King Krule, born Archy Marshall and once called Zoo Kid, has something to say. He’s still a teenager, due to turn 19 as this debut LP is released, but his voice is worth listening to.
In a literal sense, because it’s strange and raw, full of gravel and tortured, distended estuary vowels, but also because on ‘6 Feet Beneath The Moon’ he’s produced a self-portrait that captures the atmosphere of contemporary London better than anyone else, except maybe Burial, has managed in recent years. To paint his hometown he’s lifted from dub, garage and singer-songwriters such as Jamie T, but the biggest debt is to jazz. The result is so close to home you can taste the lager and smell the skunk.
He’s hassled by police from the off on ‘Easy Easy’, but what’s really getting him down is the lack of an escape route.

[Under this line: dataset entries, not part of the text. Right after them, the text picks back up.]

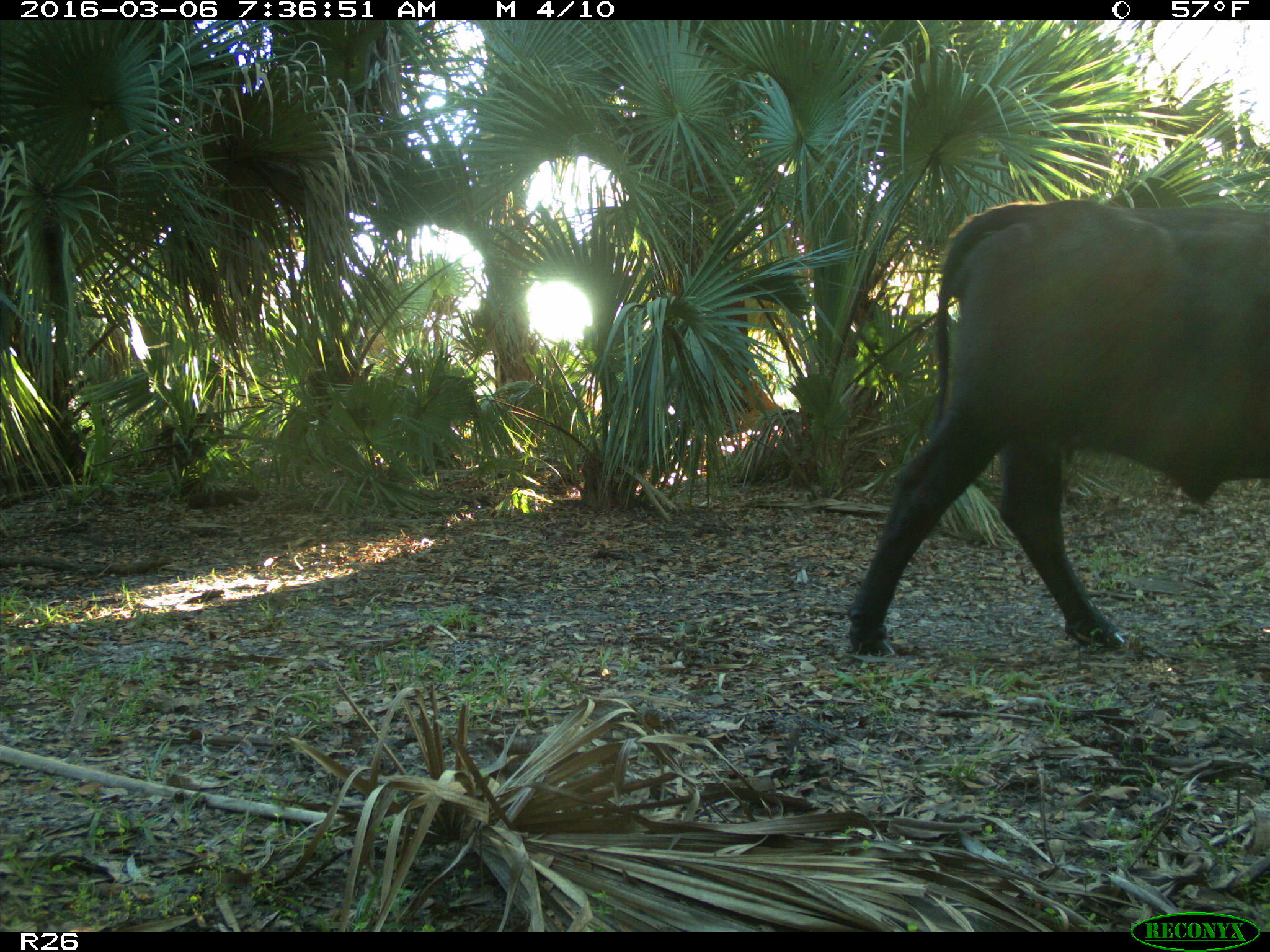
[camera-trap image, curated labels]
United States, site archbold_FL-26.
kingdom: Animalia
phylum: Chordata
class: Mammalia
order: Artiodactyla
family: Bovidae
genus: Bos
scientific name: Bos taurus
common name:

There’s no future in England’s dreaming: “When your dead end job/Has been eating away your life/You feel little inside/But trouble and strife”. Things get so rough he even reaches for a Churchill quotation: “If you’re going through hell/Just keep going”.
The weight of the world weighs heavy on young Archy’s shoulders. On ‘Border Line’ he describes his body merging into “the deep cruel sea”, but his soul floats above it, like Jean-Dominique Bauby’s imagination in The Diving Bell And The Butterfly. The image of Marshall being submerged, or finding himself in “a pool of filth” comes up again and again. It returns later on the outstanding ‘Out Getting Ribs’, which cribs its title from a work by Jean Michel Basquiat, the neo-expressionist artist whom Jay Z repeatedly references on ‘Magna Carta Holy Grail’.
It’s obvious that Marshall isn’t afraid to wallow in sorrow. Songs routinely find him searching the sky for meaning, wracked by doubt or crooning for a lost love. It’s a welcome change of pace when ‘A Lizard State’ picks up the tempo. Backed by horns, Marshall adopts a Rat Pack swagger and ramps up the self-confidence as he pleads with a lover to do what he tells her to. He conjures something of Nick Cave’s ‘Stagger Lee’ menace when he threatens: “Girl I’ll tear you apart/From the inside to the out”.
There are few smiles cracked on an album that’s shot through with the loneliness of the night bus home. But this is a record in the true sense of the word: a document of a certain time and place, an emotional account of a cruel, Krule world.